Reputation: 6018
There are a number of fairly detailed answers on SO which cover authenticated login to an aspx site and a download from it. As a complete n00b I haven't been able to find a simple explanation of how to get data from a web form
The following MWE is intended as an example only. And this question is more intended to teach me how to do it for a wider collection of webpages.
website :
http://data.un.org/Data.aspx?d=SNA&f=group_code%3a101
what I tried and (obviously) failed.
test=read.csv('http://data.un.org/Handlers/DownloadHandler.ashx?DataFilter=group_code:101;country_code:826&DataMartId=SNA&Format=csv&c=2,3,4,6,7,8,9,10,11,12,13&s=_cr_engNameOrderBy:asc,fiscal_year:desc,_grIt_code:asc')
giving me goobledegook with a View(test)
Anything that steps me through this or points me in the right direction would be very gratefully received.
Upvotes: 0
Views: 2204
Reputation: 4444
The URL you are accessing using read.csv is returning a zipped file. You could download it
using httr
say and write the contents to a temp file:
library(httr)
urlUN <- "http://data.un.org/Handlers/DownloadHandler.ashx?DataFilter=group_code:101;country_code:826&DataMartId=SNA&Format=csv&c=2,3,4,6,7,8,9,10,11,12,13&s=_cr_engNameOrderBy:asc,fiscal_year:desc,_grIt_code:asc"
response <- GET(urlUN)
writeBin(content(response, as = "raw"), "temp/temp.zip")

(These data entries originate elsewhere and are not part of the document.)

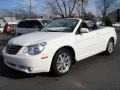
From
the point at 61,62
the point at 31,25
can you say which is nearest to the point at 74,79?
the point at 61,62

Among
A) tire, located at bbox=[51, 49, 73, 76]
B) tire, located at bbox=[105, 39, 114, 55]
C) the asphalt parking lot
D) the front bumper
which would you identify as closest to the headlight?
the front bumper

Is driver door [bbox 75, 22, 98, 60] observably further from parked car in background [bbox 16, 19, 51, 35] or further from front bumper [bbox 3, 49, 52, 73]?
parked car in background [bbox 16, 19, 51, 35]

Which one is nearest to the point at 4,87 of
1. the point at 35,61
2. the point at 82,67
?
the point at 35,61

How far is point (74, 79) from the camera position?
20.2 feet

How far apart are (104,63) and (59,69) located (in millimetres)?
2079

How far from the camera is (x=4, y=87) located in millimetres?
5625

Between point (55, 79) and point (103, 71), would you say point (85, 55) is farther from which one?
point (55, 79)

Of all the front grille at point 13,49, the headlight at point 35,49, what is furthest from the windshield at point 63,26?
the front grille at point 13,49

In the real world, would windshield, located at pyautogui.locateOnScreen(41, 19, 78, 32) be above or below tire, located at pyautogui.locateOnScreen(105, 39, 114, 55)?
above

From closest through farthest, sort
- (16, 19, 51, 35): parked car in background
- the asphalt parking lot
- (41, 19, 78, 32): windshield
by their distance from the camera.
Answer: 1. the asphalt parking lot
2. (41, 19, 78, 32): windshield
3. (16, 19, 51, 35): parked car in background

fName <- unzip("temp/temp.zip", list = TRUE)$Name
unzip("temp/temp.zip", exdir = "temp")
read.csv(paste0("temp/", fName))
Alternatively Hmisc
has a useful getZip
function:
library(Hmisc)
urlUN <- "http://data.un.org/Handlers/DownloadHandler.ashx?DataFilter=group_code:101;country_code:826&DataMartId=SNA&Format=csv&c=2,3,4,6,7,8,9,10,11,12,13&s=_cr_engNameOrderBy:asc,fiscal_year:desc,_grIt_code:asc"
unData <- read.csv(getZip(urlUN))
Upvotes: 2
Reputation: 1057
The links are being generated dynamically. The other problem is the content isn't actually at that link. You're making a request to a (very odd and poorly documented) API which will eventually return with the zip file. If you look in the Chrome dev tools as you click on that link you'll see the message and response headers.
There's a few ways you can solve this. If you know some javascript you can script a headless webkit instance like Phantom to load up these pages, simulate lick events and wait for a content response, then pipe that to something.
Alternately you may be able to finagle httr into treating this like a proper restful API. I have no idea if that's even remotely possible. :)
Upvotes: 1